··· Supplied data

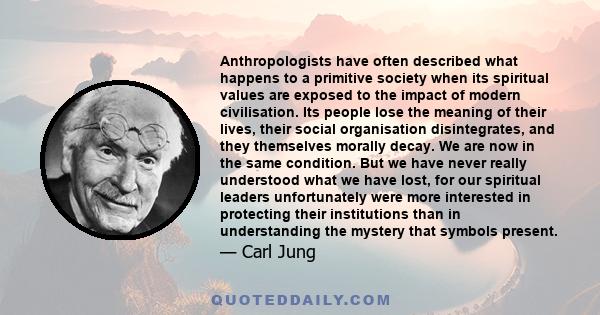 Anthropologists have often described what happens to a primitive society when its spiritual values are exposed to the impact of modern civilisation. Its people lose the meaning of their lives, their social organisation disintegrates, and they themselves morally decay. We are now in the same condition. But we have never really understood what we have lost, for our spiritual leaders unfortunately were more interested in protecting their institutions than in understanding the mystery that symbols present.
— Carl Jung

QUOTEDDAILY.COM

······

Problem details =
Copy the listing above word for word. Do not include the pictures.

Expected answer =
 Anthropologists have often described what happens to a primitive society when its spiritual values are exposed to the impact of modern civilisation. Its people lose the meaning of their lives, their social organisation disintegrates, and they themselves morally decay. We are now in the same condition. But we have never really understood what we have lost, for our spiritual leaders unfortunately were more interested in protecting their institutions than in understanding the mystery that symbols present.
— Carl Jung

QUOTEDDAILY.COM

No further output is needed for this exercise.